_Passage_:
☆ ☆ ☆
Run OCR on all the image frames, overlays and overlay frames in one or more DICOM files. Optionally also run a NER algorithm on the text to check for PII. Save the results to CSV format or to a database.
usage: dicom_ocr.py [-v] [-d] [--ocr OCR] [--pii PII]
[--csv filename.csv or "stdout"]
[--db database_dir or "default"] [--review]
[--csv-header/--no-csv-header]
[--rects] [--forms] [--no-overlays]
[--use-ultrasound-regions]
[--except-ultrasound-regions]
files...
-v, --verbose more verbose (show INFO messages)
-d, --debug more verbose (show DEBUG messages)
--ocr OCR OCR using "tesseract" or "easyocr", output to stdout
--pii PII Check OCR output for PII using "spacy" or "flair"
(add ,model if needed)
--use-ultrasound-regions
collect rectangles from Ultrasound region tags
--except-ultrasound-regions
ignore OCR inside rectangles from Ultrasound region tags
--db database_dir output to database in directory, or use "default" for the default directory
--review Ignore database and perform OCR again
--csv file.csv output to CSV filename, or use "stdout" for stdout
--csv-header output CSV header when using --csv
--rects Output each OCR rectangle separately with coordinates
--forms Detect scanned forms and redact the whole image
--no-overlays Do not process any DICOM overlays (default processes overlays)
- OCR options:
easyocr
/tesseract
- PII options:
spacy
/flair
/stanford
/stanza
/ocr_allowlist
- database filename: will be dcmaudit.sqlite
- default directory: $SMI_ROOT/data/dicompixelanon
This program can be run on a CPU but it is much faster with a GPU.
To run on a CPU you should install the CPU version of PyTorch
(for pip
use --extra-index-url https://download.pytorch.org/whl/cpu
).
When run on a GPU it is configured to use a maximum of 40% of available
GPU memory so that two processes can be run in parallel.
☆ ☆ ☆
Data records:
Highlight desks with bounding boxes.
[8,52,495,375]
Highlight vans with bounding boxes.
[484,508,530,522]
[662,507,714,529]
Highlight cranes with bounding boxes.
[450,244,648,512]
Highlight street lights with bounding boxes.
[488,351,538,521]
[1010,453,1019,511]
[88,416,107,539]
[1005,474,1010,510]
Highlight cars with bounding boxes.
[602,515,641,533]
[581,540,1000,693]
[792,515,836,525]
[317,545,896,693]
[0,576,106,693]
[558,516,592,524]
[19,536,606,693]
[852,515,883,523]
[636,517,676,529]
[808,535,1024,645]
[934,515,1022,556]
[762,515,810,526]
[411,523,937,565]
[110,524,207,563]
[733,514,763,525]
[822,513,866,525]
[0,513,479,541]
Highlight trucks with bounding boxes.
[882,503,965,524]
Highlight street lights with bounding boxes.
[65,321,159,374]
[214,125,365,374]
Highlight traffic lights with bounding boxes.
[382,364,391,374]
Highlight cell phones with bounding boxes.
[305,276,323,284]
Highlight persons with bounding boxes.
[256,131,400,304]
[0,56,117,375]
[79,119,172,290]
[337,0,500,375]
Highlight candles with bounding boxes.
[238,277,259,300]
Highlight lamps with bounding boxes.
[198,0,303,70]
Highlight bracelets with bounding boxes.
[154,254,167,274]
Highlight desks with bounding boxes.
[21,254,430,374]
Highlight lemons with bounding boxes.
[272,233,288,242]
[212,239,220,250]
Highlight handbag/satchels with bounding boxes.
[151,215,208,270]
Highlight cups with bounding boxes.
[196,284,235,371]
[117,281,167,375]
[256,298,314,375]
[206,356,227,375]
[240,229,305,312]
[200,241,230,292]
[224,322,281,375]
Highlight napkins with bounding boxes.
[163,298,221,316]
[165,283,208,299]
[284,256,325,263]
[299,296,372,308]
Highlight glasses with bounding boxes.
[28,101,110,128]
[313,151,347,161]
☆ ☆ ☆
_Requirements_: Duplicate the part of the DICOM OCR tool's usage text that starts at "usage: dicom_ocr.py [-v]" and ends at "(show INFO messages)".

_Correct result_:
usage: dicom_ocr.py [-v] [-d] [--ocr OCR] [--pii PII]
[--csv filename.csv or "stdout"]
[--db database_dir or "default"] [--review]
[--csv-header/--no-csv-header]
[--rects] [--forms] [--no-overlays]
[--use-ultrasound-regions]
[--except-ultrasound-regions]
files...
-v, --verbose more verbose (show INFO messages)